1 Z Scaling

Z-scaling, also known as standardization or z-score normalization, is a common preprocessing step in statistics and machine learning. It involves transforming the features of a dataset so that they have a mean of 0 and a standard deviation of 1. The formula for z-scaling is:

\[z=\dfrac{x-\mu}{\sigma}\]

where:

  • z is the standardized value,

  • x is the original value,

  • \(\mu\) is the mean of the feature,

  • \(\sigma\) is the standard deviation of the feature.

Here are some reasons why z-scaling is used:

  1. Comparability: Z-scaling makes different features more comparable by putting them on the same scale. This is particularly important when features have different units or scales. Standardizing the features ensures that no single feature dominates the others in terms of scale.

  2. Gradient Descent Convergence: In machine learning algorithms that use gradient descent for optimization, having features on a similar scale can help the algorithm converge faster. Features with large scales might cause the algorithm to take longer to find the optimal solution.

  3. Regularization: Regularization techniques, such as L1 and L2 regularization, penalize large coefficients in regression models. Standardizing the features helps prevent one feature with a large scale from disproportionately influencing the model’s coefficients.

  4. Some Machine Learning Algorithms: Certain machine learning algorithms, such as k-nearest neighbors and support vector machines, rely on distance measures between data points. Standardizing features ensures that each feature contributes equally to the distance computation.

  5. Principal Component Analysis (PCA): In dimensionality reduction techniques like PCA, where the goal is to capture the most significant variance in the data, z-scaling is often applied to ensure that all features contribute equally to the principal components.

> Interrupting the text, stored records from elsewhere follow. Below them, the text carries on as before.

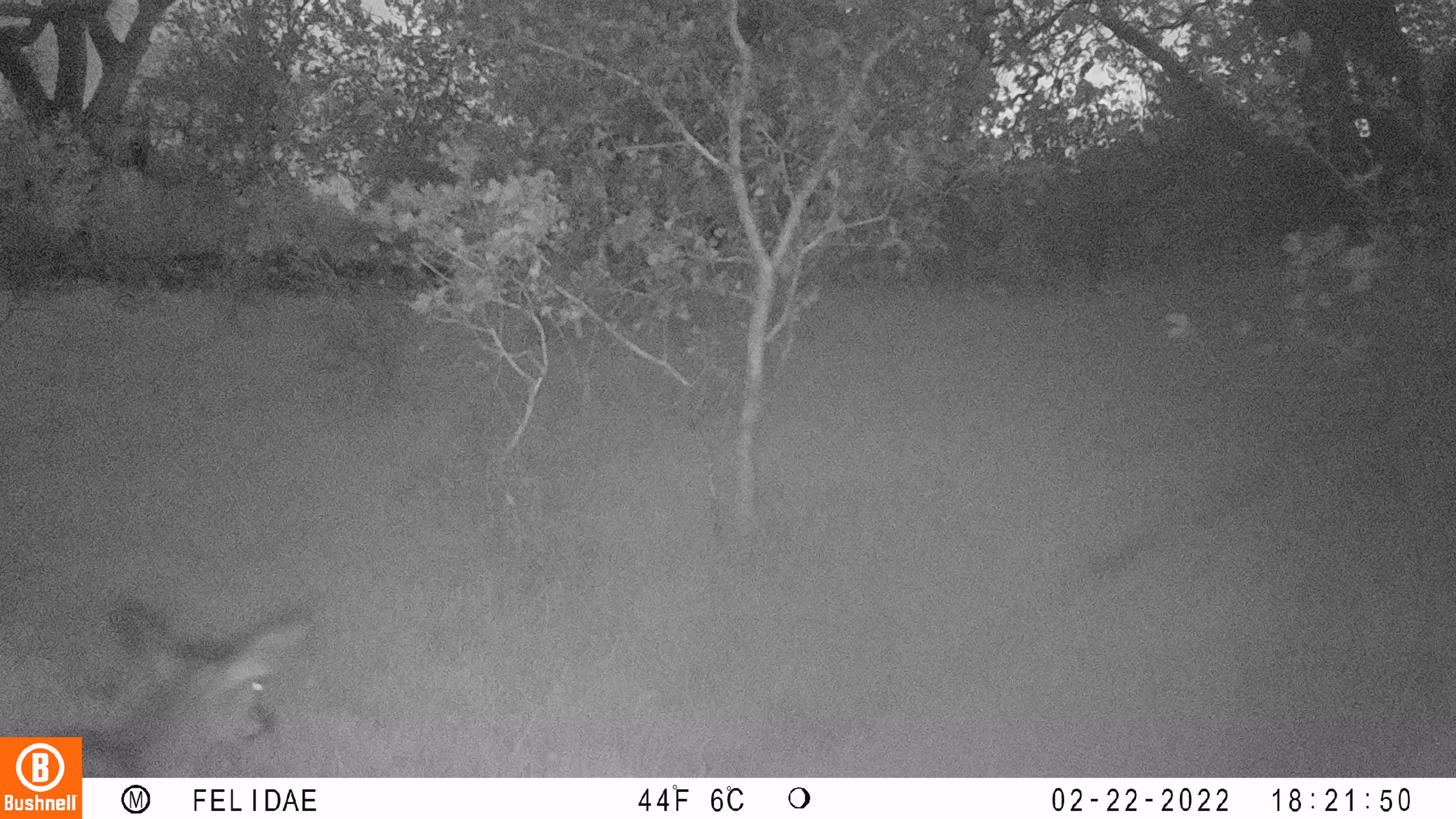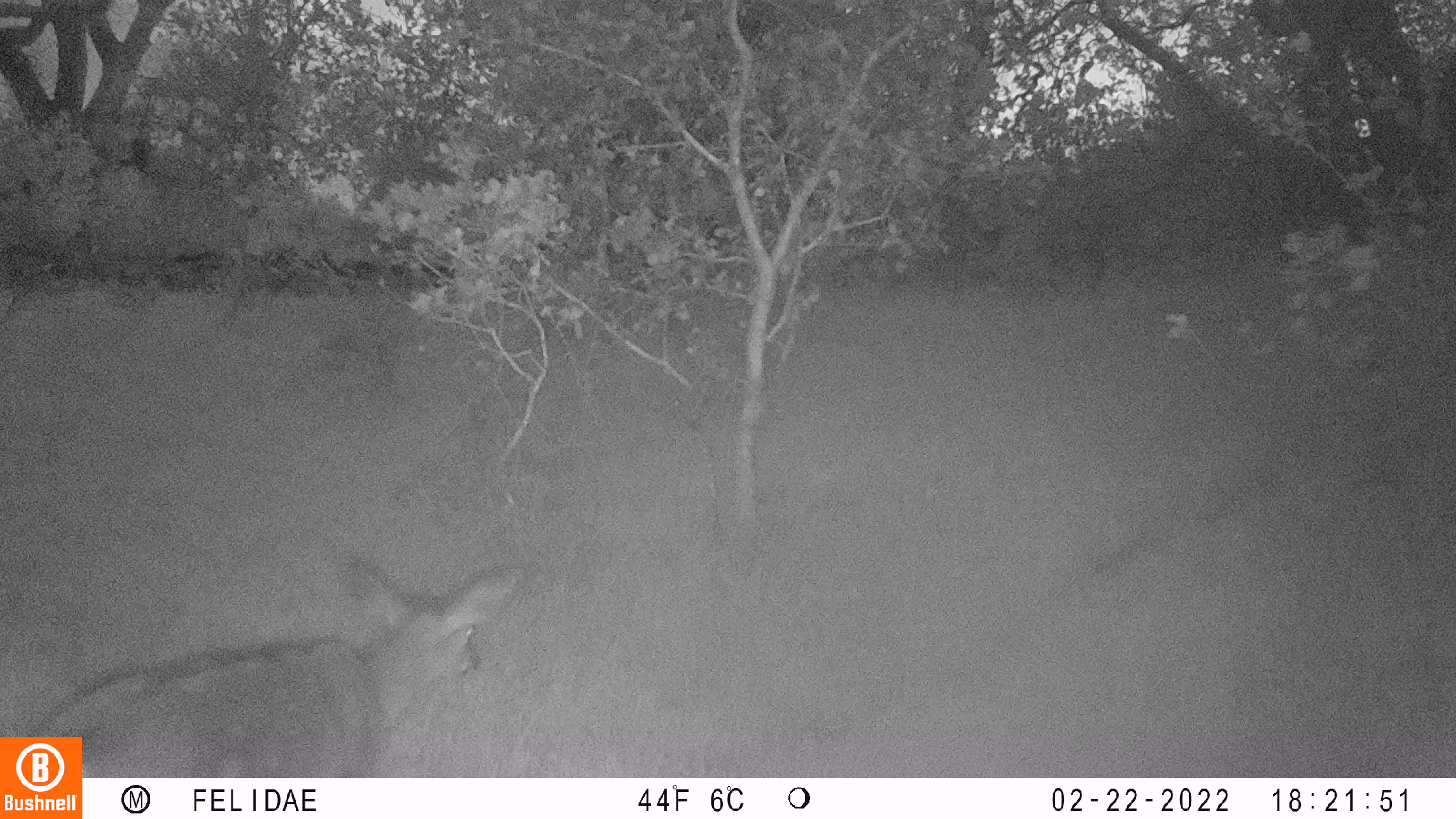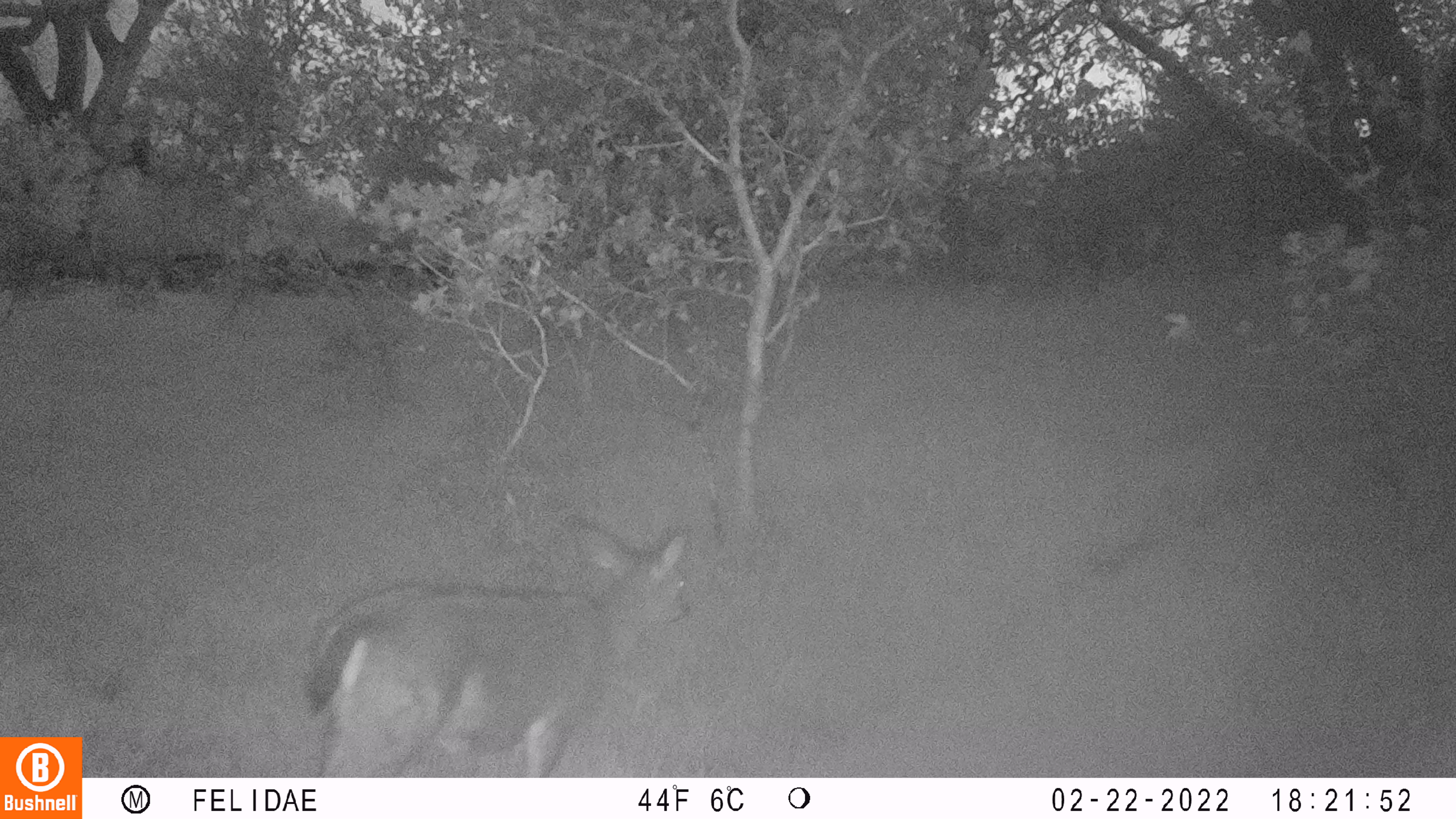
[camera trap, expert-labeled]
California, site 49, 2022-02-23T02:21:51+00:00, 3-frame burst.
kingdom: Animalia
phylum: Chordata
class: Mammalia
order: Artiodactyla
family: Cervidae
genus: Odocoileus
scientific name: Odocoileus hemionus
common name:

It’s important to note that z-scaling is not always necessary or beneficial. For algorithms that are not sensitive to feature scales (e.g., tree-based models like decision trees and random forests), standardization might not be required. The decision to z-scale features depends on the specific characteristics of the data and the requirements of the algorithm being used.

1.1 Implementation

Lets first create the normally distributed data with mean 108 and sd of 7.2

# Clear the workspace
  rm(list = ls()) # Clear environment
  gc()            # Clear unused memory
##          used (Mb) gc trigger (Mb) limit (Mb) max used (Mb)
## Ncells 531073 28.4    1182718 63.2         NA   669265 35.8
## Vcells 975163  7.5    8388608 64.0      16384  1840452 14.1
  cat("\f")       # Clear the console
  dev.off         # Clear the charts
## function (which = dev.cur()) 
## {
##     if (which == 1) 
##         stop("cannot shut down device 1 (the null device)")
##     .External(C_devoff, as.integer(which))
##     dev.cur()
## }
## <bytecode: 0x1401bd3c8>
## <environment: namespace:grDevices>
# Generate a dataset 'data_values' of 1000 observations from a normal distribution
# with a mean 'mu' and a standard deviation 'sigma'.

set.seed(123)  # Set seed for reproducibility

mu    <- 108
sigma <- 7.2
data_values <- rnorm(n = 1000, 
                     mean = mu, 
                     sd = sigma
                     )

head(data_values)
## [1] 103.9646 106.3427 119.2227 108.5077 108.9309 120.3485
?hist
hist(data_values, 
     main = "Original Data", 
     xlab = "Data values")

Your task is to write R code to convert each value in data_values to its corresponding z-score, which is the standard score in a standard normal distribution.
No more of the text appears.